- Genre: Alternative history; Drama;
- Based on: Noughts & Crosses by Malorie Blackman
- Written by: Lydia Adetunji; Nathaniel Price; Rachel De-lahay; Benji Walters; Jerome Bucchan-Nelson;
- Directed by: Julian Holmes; Koby Adom; Kibwe Tavares;
- Starring: Jack Rowan; Masali Baduza;
- Country of origin: United Kingdom
- Original language: English
- No. of series: 2
- No. of episodes: 10

Production
- Producer: Johann Knobel
- Production location: South Africa
- Production companies: Mammoth Screen; Participant; Roc Nation;

Original release
- Network: BBC One
- Release: 5 March 2020 – 17 May 2022

= Noughts + Crosses =

British television alternative history drama series (2020 & 2022)

Noughts + Crosses is a British drama television series based on the Noughts & Crosses novel series by Malorie Blackman. The series is set in an alternative history where black "Cross" people rule over white "Noughts".
The first episode aired on BBC One on 5 March 2020, and the remaining episodes premiered on BBC iPlayer on the same day. In May 2021, the BBC announced that a second series had been commissioned.

== Synopsis ==
The BBC synopsis reads: "Against a background of prejudice, distrust and powerful rebellion mounting on the streets, a passionate romance builds between Sephy and Callum which will lead them both into terrible danger".
_ _ _ _
# Instructions
[A] Decide whether each statement, marked (i), (ii) and (iii), agrees with the Noughts + Crosses entry. Answer yes or no for each, and quote the words from the entry that decide it. (i) The series was filmed in South Africa. (ii) Every episode of the first series premiered on BBC One on 5 March 2020. (iii) The BBC announced the second series in May 2020.
[B] Write what comes next in the Noughts + Crosses entry, picking up after its last sentence.

# Source material
_ _ _ _
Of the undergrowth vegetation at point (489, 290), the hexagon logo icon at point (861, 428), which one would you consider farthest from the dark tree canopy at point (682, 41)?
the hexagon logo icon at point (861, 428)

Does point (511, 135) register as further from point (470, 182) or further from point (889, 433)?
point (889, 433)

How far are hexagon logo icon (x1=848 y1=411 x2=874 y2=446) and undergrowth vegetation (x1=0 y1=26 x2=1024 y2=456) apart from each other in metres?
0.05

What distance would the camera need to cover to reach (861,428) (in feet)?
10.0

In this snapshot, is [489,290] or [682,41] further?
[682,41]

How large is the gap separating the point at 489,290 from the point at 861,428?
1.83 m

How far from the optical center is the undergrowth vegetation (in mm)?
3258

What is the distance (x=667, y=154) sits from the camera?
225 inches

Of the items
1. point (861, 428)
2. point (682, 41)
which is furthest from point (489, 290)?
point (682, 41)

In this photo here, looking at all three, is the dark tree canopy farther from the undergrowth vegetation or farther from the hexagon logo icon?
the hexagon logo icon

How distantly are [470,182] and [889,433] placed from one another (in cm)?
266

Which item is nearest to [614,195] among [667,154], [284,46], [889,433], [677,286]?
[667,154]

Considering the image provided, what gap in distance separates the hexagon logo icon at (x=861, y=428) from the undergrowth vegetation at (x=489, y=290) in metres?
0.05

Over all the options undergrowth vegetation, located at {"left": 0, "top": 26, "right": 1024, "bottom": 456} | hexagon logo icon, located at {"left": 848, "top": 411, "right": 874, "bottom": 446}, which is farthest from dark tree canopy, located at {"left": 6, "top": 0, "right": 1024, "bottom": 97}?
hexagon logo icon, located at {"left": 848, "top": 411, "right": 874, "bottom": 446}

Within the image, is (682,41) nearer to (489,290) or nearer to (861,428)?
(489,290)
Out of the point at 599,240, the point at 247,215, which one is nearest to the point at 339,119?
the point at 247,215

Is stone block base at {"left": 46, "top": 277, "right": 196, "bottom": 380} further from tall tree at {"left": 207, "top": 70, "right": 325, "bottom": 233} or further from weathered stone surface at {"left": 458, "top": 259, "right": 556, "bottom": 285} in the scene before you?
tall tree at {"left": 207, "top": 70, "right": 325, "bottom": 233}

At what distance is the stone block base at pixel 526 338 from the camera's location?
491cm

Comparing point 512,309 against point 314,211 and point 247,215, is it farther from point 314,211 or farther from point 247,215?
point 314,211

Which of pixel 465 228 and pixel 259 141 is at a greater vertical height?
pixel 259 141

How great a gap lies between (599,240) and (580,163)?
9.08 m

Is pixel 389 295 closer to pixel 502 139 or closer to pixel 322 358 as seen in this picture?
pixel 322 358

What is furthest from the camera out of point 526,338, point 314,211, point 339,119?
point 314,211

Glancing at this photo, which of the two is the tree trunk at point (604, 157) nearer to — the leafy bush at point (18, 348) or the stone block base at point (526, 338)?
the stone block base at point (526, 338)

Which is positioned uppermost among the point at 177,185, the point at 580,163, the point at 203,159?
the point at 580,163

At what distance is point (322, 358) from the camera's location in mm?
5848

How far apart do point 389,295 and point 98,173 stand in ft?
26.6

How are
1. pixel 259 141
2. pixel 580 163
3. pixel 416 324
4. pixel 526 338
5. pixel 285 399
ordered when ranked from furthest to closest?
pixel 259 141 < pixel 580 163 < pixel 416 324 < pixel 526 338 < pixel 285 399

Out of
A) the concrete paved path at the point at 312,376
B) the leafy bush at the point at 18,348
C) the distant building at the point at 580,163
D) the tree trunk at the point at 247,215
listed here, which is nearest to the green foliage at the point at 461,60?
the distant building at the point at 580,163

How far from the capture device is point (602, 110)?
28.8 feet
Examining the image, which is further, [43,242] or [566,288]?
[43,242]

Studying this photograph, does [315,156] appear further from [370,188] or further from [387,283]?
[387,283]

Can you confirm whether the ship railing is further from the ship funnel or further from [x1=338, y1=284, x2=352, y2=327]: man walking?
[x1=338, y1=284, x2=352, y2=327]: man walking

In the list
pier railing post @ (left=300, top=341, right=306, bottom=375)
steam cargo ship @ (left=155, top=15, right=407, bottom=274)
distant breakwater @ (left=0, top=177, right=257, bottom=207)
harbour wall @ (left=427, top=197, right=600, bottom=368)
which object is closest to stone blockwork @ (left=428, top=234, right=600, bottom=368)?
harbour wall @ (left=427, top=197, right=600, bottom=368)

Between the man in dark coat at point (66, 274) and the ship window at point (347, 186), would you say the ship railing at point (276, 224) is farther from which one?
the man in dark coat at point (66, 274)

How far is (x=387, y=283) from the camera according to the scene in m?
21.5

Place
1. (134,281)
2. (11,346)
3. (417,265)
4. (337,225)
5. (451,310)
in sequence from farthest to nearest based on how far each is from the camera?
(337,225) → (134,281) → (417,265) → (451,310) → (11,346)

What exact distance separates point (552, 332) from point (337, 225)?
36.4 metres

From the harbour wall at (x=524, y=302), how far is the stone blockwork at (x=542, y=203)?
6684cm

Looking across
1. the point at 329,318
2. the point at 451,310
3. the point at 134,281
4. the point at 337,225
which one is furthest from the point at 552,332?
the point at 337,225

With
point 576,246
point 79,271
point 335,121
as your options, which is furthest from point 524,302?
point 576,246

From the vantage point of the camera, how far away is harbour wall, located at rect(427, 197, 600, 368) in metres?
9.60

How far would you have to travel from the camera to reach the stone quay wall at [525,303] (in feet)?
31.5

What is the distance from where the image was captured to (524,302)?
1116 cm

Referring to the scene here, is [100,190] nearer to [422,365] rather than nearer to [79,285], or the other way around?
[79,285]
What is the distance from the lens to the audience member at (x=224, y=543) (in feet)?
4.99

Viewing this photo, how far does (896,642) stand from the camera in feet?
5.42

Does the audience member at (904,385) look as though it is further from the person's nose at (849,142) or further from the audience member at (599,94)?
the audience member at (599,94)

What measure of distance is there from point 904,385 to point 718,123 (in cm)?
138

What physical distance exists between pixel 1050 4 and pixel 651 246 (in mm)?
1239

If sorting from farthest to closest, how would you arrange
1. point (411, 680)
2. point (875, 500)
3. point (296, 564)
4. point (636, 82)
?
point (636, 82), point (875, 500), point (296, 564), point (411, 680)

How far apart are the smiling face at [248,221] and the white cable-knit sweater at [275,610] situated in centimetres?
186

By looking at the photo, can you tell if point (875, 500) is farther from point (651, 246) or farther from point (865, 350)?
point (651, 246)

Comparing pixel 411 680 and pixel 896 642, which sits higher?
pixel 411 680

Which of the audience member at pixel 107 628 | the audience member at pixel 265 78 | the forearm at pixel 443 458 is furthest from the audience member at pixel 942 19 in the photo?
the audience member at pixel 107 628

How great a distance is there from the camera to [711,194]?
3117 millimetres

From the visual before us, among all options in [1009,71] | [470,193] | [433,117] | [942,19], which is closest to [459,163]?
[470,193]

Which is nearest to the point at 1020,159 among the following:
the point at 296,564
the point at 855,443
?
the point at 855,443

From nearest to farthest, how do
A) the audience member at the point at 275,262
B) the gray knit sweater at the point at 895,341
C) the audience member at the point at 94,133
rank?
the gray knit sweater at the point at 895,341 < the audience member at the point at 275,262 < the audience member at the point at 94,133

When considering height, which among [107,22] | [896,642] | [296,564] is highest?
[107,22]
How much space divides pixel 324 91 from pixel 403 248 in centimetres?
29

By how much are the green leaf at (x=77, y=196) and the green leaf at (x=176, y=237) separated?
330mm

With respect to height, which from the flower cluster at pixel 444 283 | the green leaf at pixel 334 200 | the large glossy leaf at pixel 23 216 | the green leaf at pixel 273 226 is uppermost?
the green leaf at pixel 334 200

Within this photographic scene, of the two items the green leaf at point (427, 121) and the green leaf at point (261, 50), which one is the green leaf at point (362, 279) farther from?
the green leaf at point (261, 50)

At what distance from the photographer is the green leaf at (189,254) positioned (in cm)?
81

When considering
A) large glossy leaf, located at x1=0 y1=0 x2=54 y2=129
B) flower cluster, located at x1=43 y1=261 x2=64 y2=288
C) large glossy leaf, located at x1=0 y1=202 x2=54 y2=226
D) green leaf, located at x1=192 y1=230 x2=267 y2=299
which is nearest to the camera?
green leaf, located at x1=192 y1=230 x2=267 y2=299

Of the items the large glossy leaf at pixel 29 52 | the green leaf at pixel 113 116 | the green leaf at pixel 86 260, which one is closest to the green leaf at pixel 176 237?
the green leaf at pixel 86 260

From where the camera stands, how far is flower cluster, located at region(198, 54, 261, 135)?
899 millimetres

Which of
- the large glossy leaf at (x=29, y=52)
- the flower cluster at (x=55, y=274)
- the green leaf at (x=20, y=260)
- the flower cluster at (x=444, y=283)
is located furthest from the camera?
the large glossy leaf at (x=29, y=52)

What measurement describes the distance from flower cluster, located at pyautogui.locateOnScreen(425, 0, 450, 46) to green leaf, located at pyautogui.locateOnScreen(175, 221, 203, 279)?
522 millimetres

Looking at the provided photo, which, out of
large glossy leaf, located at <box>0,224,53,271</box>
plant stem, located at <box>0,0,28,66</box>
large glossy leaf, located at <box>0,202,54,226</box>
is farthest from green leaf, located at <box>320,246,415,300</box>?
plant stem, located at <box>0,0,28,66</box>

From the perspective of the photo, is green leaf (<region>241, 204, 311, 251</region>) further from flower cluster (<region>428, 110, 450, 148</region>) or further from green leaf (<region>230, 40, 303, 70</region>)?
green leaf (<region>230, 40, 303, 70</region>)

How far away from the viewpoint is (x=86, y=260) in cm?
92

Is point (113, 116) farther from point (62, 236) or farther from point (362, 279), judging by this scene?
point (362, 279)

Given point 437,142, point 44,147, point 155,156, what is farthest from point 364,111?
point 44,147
_ _ _ _
# List of answers
[A]
(i) Yes: "Production location: South Africa"
(ii) No: "The first episode aired on BBC One on 5 March 2020, and the remaining episodes premiered on BBC iPlayer on the same day."
(iii) No: "In May 2021, the BBC announced that a second series had been commissioned."

[B]
== Setting ==
The series takes place in present-day London in an alternative history where, 700 years prior, several nations in what is presently West Africa combined to form the powerful African Empire and went on to colonise Europe. After a conflict known as the Great World War, control of Europe is split between different African factions, with mainland Europe under control of the Malian Empire and the Moors, whereas Albion (comprising Great Britain and Ireland) and parts of Scandinavia remain under the thumb of the African Empire.

Russia and the Balkans remain in active conflict with the African colonisers, although since the Great World War their national borders have been pushed back. The Ottoman Empire also exists, still controlling parts of Middle East.

Albion appears to be a self-governing colony with its own (Cross) Prime Minister and executive leadership, an exclusively Cross police force, and a military only just opened up to a small number of Nought high-achievers. However, it is still accountable to the African Empire based on the African continent. As of 1950, racial segregation is rigidly enforced in the colony between those of wealthy African descent (known as Crosses or daggers) and the poorer native Europeans (known as Noughts or blankers).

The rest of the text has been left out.